Training: We used a simple CPT setup with the Hugging Face trl library. We chose a small learning rate of 1e-5 and batch size of 8, optimizing the entropy loss of next token prediction. Validation loss was minimized after just one epoch of training. This was likely due to the very small size of the training set. To confirm, we then evaluated Perplexity on the held-out test set. The training and evaluation curves for each checkpoint are shown in the figure.

While the model overfits to the training data after just one epoch, its performance on emailbench continues to improve (see the following figure). This is an outcome of the benchmark being derived from the training set.

Another question we wanted to answer was how the CPT process affects model performance across other, seemingly unrelated tasks. To get a sense of this, we ran the checkpoints against a handful of public benchmarks using 200 random samples from each:
- gsm8k: grade-school math
- ifeval: instruction following
- bigbench_hard:causal_reasoning: answer a causal question about a short story.
The following figure shows the performance across these benchmarks.

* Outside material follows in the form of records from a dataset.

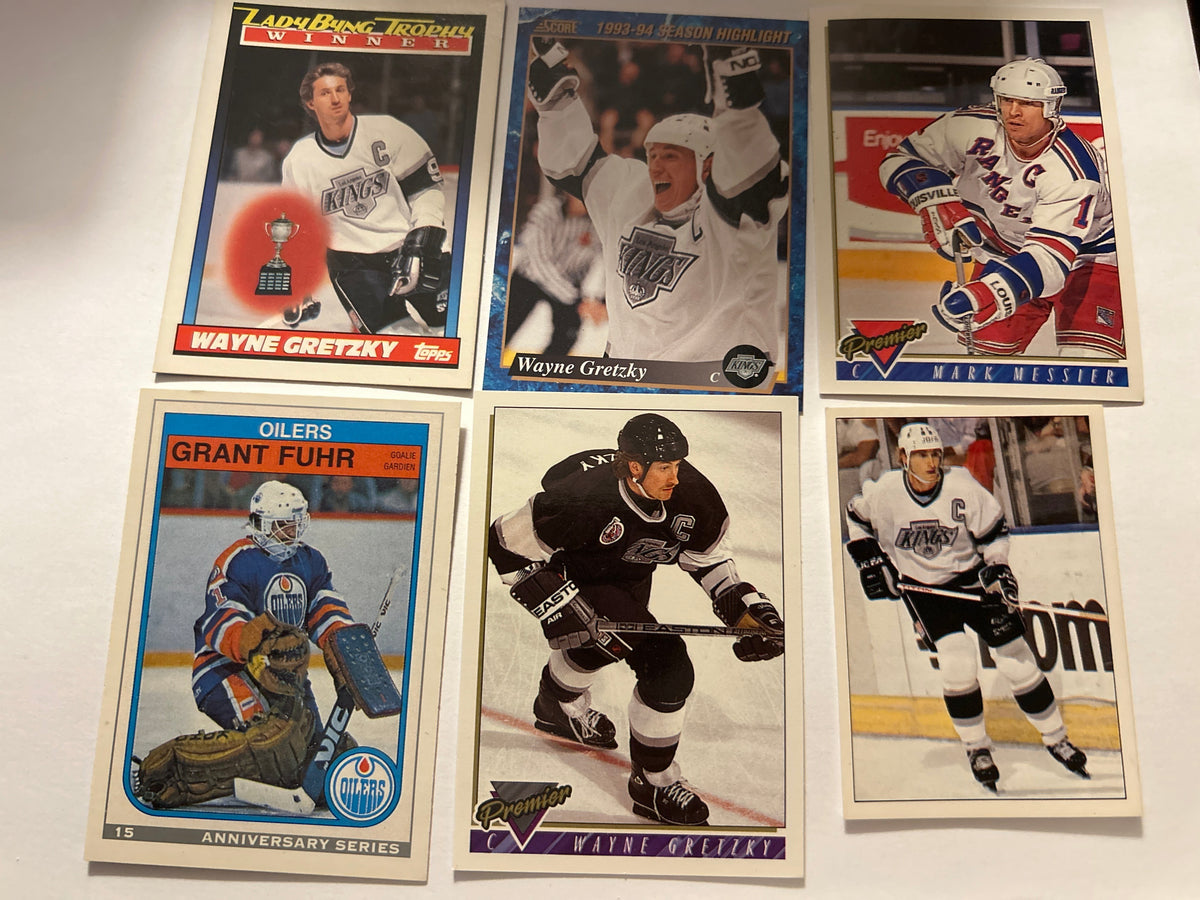 Hockey Legends 6 Card Lot 4 Wayne Gretzky Mark Messier Grant Fuhr Kings Oilers Rangers 1990s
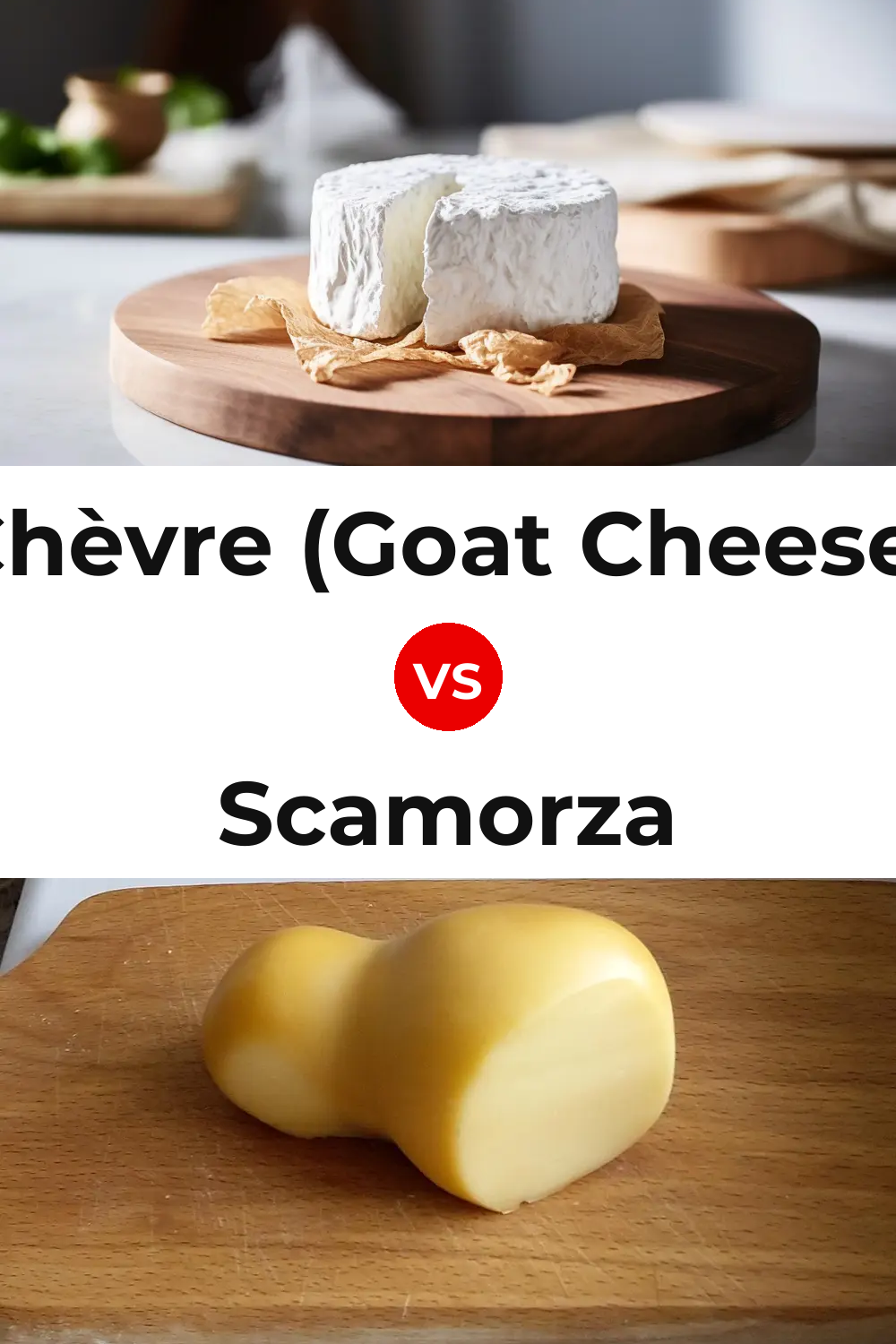 Chèvre (Goat Cheese) vs Scamorza Cheese Pinterest comparison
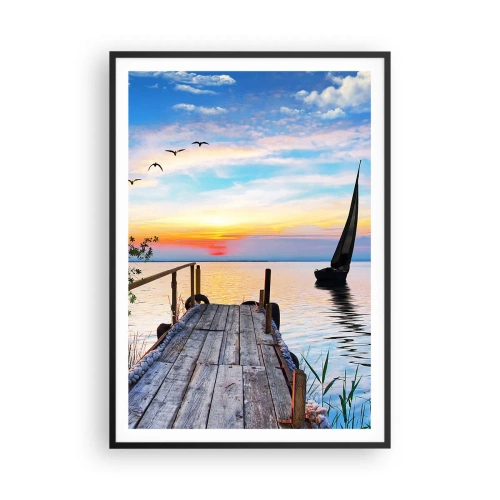 Plakát v černém rámu - Dobrý večer - 70x100 cm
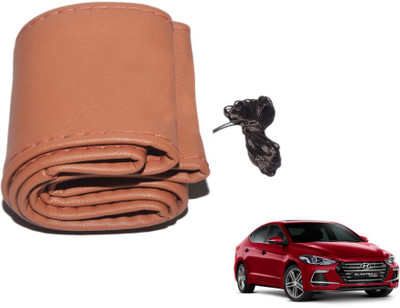 MOCKHE Hand Stiched Steering Cover For Hyundai Elantra(Tan, Leatherite)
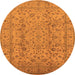 Round Oriental Orange Traditional Rug, urb874org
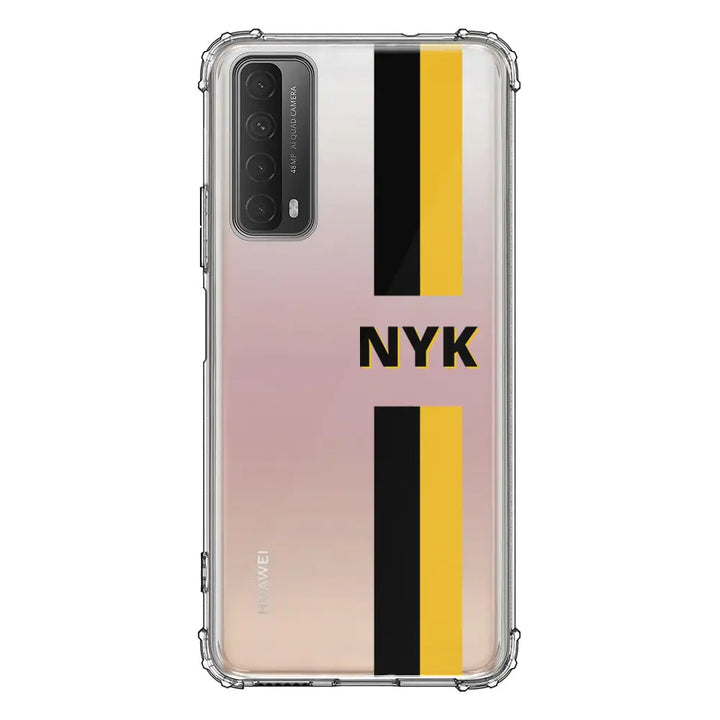 Huawei Y7A / P Smart 2021 / Clear Classic Custom Striped Monogram Phone Case - Huawei - Stylizedd.com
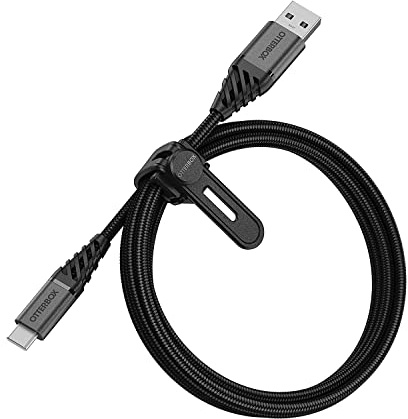 Otterbox Câble Premium Tressé renforcé USB-A vers USB-C, Câble de Charge pour Smartphone et Tablet, Ultra-Robuste, résiste aux torsions et pliages, 1M, Noir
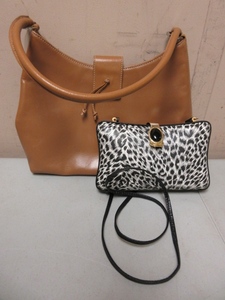 CASUAL CORNER LEATHER HANDBAG AND GORGEOUS ANIMAL PRINT SHOULDER  CLUTCH BAG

Interestingly, as emailbench performance improved with each training step, so did performance on both gsm8k and bigbench_hard:causal_judgment. This aligns with empirical evidence that fine-tuning sometimes unlocks related capabilities, even if they’re not part of the training data. In contrast, performance on obeying instructions–as measured by ifeval–showed a flat to slightly downward trend. We expect longer training cycles over more data to amplify these effects. But the results illustrate the types of improvements or regressions that coincide with any continued pre-training or fine-tuning exercise.
Open source availability and how to use
We’re releasing emailbench as an open dataset so the community can:
- evaluate email-specific understanding consistently
- compare training strategies
- build better email-security AI systems
Emailbench is available on Hugging Face. Visit: https://huggingface.co/datasets/proofpoint-ai/emailbench.
The dataset card provides an example of how to plug emailbench into the Hugging Face lighteval harness for quick experimentation.
Conclusion
Email is one of the most important–and most attacked–communication channels. If we’re going to rely on LLMs to reason about email, we must be able to measure whether they truly understand it.
Emailbench is a first step: focused, practical, and open.
We hope you find emailbench useful in your own evaluations. Happy benchmarking!